The Girl Who Survived(47)
“What the hell are you doing here?” She grasped the steering wheel in a death grip, trying to force herself to concentrate on her driving. The pass was treacherous. Narrow. Cut into the side of the mountain with sheer rock rising on one side and a deep canyon on the other. All that separated her Jeep from that dark, yawning abyss was a slice of icy pavement, a short guard rail and the tops of giant firs, branches glistening with ice. She had to drive. Had to keep the Cherokee on the road, but she was panicking, her pulse was skyrocketing, her mouth dry as cotton and her mind spinning in desperate circles. This couldn’t be happening! Merritt couldn’t be dead, his throat slashed so violently. Jonas couldn’t be—
Stop it. Get a grip. It’s all real. Deal with it, Kara.
“What am I doing here?” Jonas repeated. “What does it look like?

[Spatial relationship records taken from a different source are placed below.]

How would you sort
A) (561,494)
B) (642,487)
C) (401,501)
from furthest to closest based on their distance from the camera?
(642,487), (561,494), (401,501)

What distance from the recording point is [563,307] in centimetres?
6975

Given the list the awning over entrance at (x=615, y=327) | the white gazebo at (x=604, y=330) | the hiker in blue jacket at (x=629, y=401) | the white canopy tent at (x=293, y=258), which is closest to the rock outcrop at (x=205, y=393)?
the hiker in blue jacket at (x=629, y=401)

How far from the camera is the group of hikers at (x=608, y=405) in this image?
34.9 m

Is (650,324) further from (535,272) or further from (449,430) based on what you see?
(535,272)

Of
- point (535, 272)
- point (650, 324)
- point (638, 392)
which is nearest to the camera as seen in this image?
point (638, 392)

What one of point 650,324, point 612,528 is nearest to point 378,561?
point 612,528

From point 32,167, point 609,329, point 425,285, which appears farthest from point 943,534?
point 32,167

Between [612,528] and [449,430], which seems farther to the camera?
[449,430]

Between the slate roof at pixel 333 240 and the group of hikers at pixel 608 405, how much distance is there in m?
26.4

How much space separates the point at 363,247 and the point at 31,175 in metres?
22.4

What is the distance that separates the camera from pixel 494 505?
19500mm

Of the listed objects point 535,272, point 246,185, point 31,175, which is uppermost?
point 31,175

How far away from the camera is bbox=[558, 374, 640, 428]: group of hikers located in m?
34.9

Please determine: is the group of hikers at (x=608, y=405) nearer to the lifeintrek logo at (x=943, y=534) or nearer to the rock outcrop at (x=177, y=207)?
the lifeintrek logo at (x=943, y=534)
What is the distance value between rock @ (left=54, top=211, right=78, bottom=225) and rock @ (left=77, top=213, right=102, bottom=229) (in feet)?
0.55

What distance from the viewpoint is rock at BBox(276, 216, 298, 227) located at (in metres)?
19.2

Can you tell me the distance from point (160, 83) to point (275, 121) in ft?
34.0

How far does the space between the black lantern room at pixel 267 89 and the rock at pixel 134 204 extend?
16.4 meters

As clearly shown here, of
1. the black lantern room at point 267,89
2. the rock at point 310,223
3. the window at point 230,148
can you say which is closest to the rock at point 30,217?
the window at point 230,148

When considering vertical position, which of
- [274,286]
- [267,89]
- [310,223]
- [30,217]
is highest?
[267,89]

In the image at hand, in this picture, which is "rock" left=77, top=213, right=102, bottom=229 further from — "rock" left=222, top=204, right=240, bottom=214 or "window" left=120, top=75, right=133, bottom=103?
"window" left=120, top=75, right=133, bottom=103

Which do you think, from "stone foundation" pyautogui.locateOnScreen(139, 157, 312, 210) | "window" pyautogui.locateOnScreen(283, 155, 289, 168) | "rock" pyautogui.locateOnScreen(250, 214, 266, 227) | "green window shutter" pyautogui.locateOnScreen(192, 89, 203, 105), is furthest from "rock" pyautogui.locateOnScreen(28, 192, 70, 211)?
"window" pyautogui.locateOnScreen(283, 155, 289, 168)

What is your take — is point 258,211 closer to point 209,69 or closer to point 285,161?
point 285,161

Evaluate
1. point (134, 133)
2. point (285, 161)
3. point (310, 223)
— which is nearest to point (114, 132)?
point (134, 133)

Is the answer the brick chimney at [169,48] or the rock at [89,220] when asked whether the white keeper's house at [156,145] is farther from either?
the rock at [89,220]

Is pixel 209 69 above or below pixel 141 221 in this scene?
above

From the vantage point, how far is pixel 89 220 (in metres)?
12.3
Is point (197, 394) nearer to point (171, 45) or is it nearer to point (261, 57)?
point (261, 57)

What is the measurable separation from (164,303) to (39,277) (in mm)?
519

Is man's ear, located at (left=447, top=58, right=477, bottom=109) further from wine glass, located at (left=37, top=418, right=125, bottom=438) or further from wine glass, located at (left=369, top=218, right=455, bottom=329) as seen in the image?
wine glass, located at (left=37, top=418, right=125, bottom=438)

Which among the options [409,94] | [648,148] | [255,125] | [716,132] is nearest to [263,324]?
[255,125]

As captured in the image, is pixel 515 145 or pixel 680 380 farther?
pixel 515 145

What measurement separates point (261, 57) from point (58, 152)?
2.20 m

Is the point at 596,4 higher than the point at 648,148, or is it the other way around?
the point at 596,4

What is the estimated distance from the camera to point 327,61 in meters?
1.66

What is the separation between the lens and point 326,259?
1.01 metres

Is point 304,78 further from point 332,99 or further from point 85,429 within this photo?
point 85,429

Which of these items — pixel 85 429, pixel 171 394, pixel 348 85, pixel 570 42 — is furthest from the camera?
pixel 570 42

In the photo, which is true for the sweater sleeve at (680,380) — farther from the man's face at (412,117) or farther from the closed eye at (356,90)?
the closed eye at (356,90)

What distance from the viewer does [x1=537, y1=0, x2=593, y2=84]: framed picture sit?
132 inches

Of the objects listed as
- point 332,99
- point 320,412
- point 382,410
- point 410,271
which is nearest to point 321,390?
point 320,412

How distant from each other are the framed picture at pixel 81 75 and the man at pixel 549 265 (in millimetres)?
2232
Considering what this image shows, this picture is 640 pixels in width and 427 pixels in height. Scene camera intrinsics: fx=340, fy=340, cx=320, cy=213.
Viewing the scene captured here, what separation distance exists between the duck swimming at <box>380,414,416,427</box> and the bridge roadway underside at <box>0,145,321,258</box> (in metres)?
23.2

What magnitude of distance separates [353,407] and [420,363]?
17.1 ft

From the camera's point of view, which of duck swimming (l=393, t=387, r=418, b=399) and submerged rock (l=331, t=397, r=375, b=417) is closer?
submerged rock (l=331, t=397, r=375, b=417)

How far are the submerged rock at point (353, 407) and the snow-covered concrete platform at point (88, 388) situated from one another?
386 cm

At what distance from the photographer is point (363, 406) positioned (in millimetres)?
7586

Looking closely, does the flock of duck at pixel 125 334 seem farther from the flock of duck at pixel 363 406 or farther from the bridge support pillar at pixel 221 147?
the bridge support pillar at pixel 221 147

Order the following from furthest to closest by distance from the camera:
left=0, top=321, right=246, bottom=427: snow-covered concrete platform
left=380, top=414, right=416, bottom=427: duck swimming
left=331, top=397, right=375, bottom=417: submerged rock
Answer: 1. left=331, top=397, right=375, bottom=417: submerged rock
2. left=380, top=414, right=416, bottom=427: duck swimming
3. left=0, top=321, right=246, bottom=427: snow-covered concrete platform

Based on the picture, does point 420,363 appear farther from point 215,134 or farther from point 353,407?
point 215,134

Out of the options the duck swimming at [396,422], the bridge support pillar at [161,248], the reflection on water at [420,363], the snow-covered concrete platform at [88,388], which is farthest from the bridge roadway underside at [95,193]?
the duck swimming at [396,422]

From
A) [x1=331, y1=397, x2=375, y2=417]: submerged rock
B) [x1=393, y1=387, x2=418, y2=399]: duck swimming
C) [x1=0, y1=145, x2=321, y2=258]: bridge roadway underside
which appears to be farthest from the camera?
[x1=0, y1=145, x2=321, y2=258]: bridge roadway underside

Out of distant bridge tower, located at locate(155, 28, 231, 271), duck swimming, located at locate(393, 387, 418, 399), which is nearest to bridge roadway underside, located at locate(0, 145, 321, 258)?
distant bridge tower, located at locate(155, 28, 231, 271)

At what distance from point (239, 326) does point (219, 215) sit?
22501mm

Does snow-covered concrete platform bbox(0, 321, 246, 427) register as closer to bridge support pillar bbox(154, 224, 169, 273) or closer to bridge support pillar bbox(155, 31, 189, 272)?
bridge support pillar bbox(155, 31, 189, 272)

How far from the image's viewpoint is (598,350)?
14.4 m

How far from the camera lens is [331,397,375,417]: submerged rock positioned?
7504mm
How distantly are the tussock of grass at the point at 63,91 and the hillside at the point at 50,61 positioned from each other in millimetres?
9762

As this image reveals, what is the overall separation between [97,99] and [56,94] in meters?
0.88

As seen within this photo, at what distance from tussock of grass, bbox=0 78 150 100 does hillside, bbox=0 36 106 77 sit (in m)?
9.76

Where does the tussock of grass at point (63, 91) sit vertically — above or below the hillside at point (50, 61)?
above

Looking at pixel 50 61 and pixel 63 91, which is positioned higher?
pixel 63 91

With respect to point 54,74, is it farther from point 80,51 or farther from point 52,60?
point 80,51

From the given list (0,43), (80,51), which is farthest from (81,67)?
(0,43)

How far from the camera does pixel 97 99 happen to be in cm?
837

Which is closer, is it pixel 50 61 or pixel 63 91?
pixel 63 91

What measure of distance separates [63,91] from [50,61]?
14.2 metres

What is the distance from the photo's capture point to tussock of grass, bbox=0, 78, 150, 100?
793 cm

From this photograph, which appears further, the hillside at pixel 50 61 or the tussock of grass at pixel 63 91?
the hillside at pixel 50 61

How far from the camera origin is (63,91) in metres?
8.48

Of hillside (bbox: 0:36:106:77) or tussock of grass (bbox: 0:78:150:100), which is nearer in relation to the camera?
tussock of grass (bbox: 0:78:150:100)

Oh, shit.” He dropped out of sight.
Another cop car sped by, lights blazing, siren blasting, only inches separating the two vehicles.
Kara gasped, her heart knocking crazily, the sound of the siren fading.
She glanced in the rearview again. “You’re hiding from the police?”
“Hell, yeah, I am. You were in Margrove’s trailer. You saw him. I heard you call the cops. What do you think they’d do if they pieced it together that I was there? Just out of prison and my attorney ends up dead. Murdered.” His gaze held hers in the mirror. “And just so we’re straight about it. I didn’t kill him. I know it’s what you’re thinking, but I didn’t kill him.” He let out a sharp breath. “Son of a bitch. Son of a goddamned bitch. This is a nightmare. I mean, I’m finally out. Finally, and now . . . now . . . fuck!”
“Merritt is dead,” she reminded him. “This isn’t about you!”
“Isn’t it? Hey, watch the road!”
“I am.” She slowed slightly as the road jogged, the downgrade steepened. “You scared the hell out of me!”
“Couldn’t be helped.”
“Of course it could have been! You didn’t have to pop up in my car like some serial killer in a slasher movie, for Christ’s sake.”
“A slasher movie,” he repeated, and she immediately regretted her words.
“You know what I mean.” She was still trying to calm down, to bring down her racing pulse, but adrenaline was firing her blood and anger was seeping in. “So where have you been, Jonas?” she said, catching his eye in the mirror. “Why the hell were you at Margrove’s? Why didn’t you let me know you were up there?”
“Margrove wanted to meet somewhere private. You know, just him and me.”
“In the middle of nowhere? Why?”
“To avoid the press.”
She squinted through the windshield, adjusted the defrost, the fan whirring loudly. If what Jonas was saying was true, then there was some sense to it. Margrove could hardly have found a more isolated spot. Even now, they’d hardly met a car on the road, the landscape muted, but still—
As if he could read her thoughts, Jonas muttered something unintelligible under his breath. “You don’t believe me.”
“I don’t know what to believe.” And that was the God’s honest truth.
“I didn’t kill him,” Jonas said from the back seat. “That’s what you’re thinking, isn’t it?”
She opened her mouth, but before she could ask another question, he repeated himself. “I didn’t kill him, okay? He was dead when I got there.”
“And when was that?”
“Like ten, maybe fifteen minutes before you showed up,” he said. “I just told you we had a meeting.”
Don’t believe him, don’t believe him, he’s a liar! You know he’s a liar. And what if he did kill Merritt? Who says he didn’t? Just Jonas, and he was in prison for murdering the family. Right? You’ve defended him, but you’ve always had doubts. Who wouldn’t? The jury convicted him. Remember that!
“A meeting?” she repeated, her mind racing.
“Yes, for Christ’s sake. He’s my . . . was my attorney. And not a great one, if you want to know the truth. Why did it take him twenty years, half my damned life, to find this cop who finally admitted that the police had screwed up? Huh? Why couldn’t he have found the guy before the trial or anytime in between? Trust me, Margrove was no saint. He was paid and paid well.” That much was true. She knew it. Hadn’t that money come out of the estate? “Between Margrove and your aunt, they pretty much helped themselves to every last dime, right?”
“I don’t know.”
He snorted. “You’re supposed to inherit, right. The bulk of the estate soon. If I were you, I wouldn’t count on it. It’s gone.”
“How would you know?”
“I make it my business to know. And now that I’m out, my conviction thrown out, I’m an heir, too. I checked.”
“How? You were . . .”
“Locked away? Behind bars? Cut off from the world?” He snorted. “There are ways, Kara, trust me.” Jonas was working himself up. “You should have been on top of the money.”
“I was eight!” The snow was falling so fast, she had to up the tempo of the wipers.
“Yeah . . . well, they took advantage of you. Of us.” Tapping his fingers on the edge of the window, he asked, “What happened to the house? You still live there?”